An MIT Alumni Association Publication
In 2009, MIT’s Robust Robotics Group won the Association for Unmanned Vehicle Systems International's (AUVSI) aerial-robotics competition when its autonomous mini-helicopter navigated its way through a simulated nuclear meltdown without access to GPS data.

For an encore, the group set a tougher goal: develop an autonomous micro-airplane that can handle the close quarters of indoor flying using only its on board sensors. As a bonus, they built their plane from scratch.
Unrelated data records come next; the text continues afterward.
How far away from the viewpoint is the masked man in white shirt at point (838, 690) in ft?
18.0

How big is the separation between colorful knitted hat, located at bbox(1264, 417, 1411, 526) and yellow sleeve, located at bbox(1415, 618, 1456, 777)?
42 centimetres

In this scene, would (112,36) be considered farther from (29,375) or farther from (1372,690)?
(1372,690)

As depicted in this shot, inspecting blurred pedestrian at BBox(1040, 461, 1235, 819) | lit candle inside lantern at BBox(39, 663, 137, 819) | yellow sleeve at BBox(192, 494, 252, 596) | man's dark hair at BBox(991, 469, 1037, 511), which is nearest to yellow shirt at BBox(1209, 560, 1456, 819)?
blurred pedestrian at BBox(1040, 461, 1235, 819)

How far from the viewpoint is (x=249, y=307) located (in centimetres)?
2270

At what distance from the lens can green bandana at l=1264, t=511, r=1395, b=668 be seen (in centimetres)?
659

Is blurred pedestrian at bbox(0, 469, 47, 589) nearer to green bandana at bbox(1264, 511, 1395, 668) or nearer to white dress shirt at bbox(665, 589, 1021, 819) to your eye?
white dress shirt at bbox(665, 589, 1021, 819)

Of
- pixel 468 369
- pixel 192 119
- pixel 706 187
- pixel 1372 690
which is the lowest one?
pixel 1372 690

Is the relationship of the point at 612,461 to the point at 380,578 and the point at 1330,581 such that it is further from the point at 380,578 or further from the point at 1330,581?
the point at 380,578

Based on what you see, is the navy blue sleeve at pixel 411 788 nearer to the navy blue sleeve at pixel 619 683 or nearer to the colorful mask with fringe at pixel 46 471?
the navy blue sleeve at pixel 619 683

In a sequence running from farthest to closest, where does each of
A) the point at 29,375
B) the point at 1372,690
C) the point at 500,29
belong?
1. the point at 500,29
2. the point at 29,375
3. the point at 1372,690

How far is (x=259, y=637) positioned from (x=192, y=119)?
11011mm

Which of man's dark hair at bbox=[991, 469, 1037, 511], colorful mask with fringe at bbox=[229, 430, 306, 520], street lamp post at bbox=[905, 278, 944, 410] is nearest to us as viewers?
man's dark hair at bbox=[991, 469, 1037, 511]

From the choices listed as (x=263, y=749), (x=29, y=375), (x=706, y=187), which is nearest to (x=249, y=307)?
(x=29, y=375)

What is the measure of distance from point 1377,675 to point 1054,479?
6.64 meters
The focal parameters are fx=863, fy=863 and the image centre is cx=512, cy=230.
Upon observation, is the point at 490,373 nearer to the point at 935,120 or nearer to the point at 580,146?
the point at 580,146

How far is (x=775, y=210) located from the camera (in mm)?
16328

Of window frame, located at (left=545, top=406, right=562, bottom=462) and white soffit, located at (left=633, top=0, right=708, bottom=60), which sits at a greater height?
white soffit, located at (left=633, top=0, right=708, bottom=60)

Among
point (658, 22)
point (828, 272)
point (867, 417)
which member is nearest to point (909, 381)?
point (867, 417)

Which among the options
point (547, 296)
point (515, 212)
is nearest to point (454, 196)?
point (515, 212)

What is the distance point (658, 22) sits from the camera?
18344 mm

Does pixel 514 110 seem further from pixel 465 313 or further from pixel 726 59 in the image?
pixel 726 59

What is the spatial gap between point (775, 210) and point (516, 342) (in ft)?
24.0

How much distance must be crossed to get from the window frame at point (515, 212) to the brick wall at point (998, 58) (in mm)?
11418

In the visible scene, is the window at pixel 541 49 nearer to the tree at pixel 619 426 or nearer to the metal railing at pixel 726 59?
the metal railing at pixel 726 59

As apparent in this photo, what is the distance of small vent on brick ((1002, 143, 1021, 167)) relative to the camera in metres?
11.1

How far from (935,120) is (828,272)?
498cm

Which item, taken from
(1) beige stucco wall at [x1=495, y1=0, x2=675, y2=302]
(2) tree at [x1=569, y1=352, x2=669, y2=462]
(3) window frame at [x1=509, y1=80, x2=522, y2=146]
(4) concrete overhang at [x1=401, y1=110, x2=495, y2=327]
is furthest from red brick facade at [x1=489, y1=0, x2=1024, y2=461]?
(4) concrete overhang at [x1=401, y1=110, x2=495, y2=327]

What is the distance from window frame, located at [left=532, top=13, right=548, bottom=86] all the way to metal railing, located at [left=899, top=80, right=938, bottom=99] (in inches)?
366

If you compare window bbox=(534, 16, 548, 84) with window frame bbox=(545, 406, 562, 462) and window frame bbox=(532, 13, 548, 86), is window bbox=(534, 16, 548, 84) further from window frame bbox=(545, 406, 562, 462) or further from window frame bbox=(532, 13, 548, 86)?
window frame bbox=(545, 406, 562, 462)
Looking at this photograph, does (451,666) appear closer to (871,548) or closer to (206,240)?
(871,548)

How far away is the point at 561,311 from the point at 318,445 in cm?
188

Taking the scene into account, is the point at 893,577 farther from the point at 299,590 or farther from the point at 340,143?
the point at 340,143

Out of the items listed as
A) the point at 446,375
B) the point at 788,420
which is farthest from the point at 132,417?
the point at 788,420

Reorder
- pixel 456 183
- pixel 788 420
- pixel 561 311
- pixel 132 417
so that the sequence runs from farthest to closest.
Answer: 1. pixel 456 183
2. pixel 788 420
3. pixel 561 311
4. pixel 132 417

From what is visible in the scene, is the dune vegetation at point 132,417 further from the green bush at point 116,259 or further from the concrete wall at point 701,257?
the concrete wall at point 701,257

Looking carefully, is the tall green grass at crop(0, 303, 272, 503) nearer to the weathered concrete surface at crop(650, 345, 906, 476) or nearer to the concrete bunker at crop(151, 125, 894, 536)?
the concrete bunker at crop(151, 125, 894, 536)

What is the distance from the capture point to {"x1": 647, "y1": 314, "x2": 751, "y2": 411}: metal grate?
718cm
Traditional autonomous micro air-vehicles are usually limited to slow, deliberate flights. The MIT group's fixed-wing vehicle, which weighs a little more than four pounds, can fly and navigate obstacles at relatively high speeds.

In the MIT News video, the airplane is put through a series of tests in the parking garage below the Stata Center and successfully avoids obstacles like columns, cars, and a low-ceiling. The plane averaged 22 miles per hour and covered more than three miles.

[youtube http://www.youtube.com/watch?v=kYs215TgI7c&w=400&h=225]

In tight spaces, airplanes are more difficult to navigate than helicopters because they can achieve faster speeds but can’t make arbitrary motions like hovering or moving sideways. The team, which includes Professor Mark Drela and Associate Professor Nick Roy, created a slim plane with short, wide wings (about six and a half feet long) and the computational power of a netbook.

From PC World:

It needs all this processing power to run a state-estimation algorithm in conjunction with a set of lasers, accelerometers, and gyroscopes. With these combined technologies, the UAV is able to figure out its own orientation (i.e. pitch, roll, and yaw) and velocity, as well as 15 other in-flight factors without a GPS signal. At the same time, the UAV constantly runs an algorithm that it uses to avoid obstacles it comes across on the fly.

The MIT-designed airplane was uploaded with a digital map of its surroundings, something the helicopter did not have. Their next goal is to develop an algorithm that can map the plane’s environment on the fly.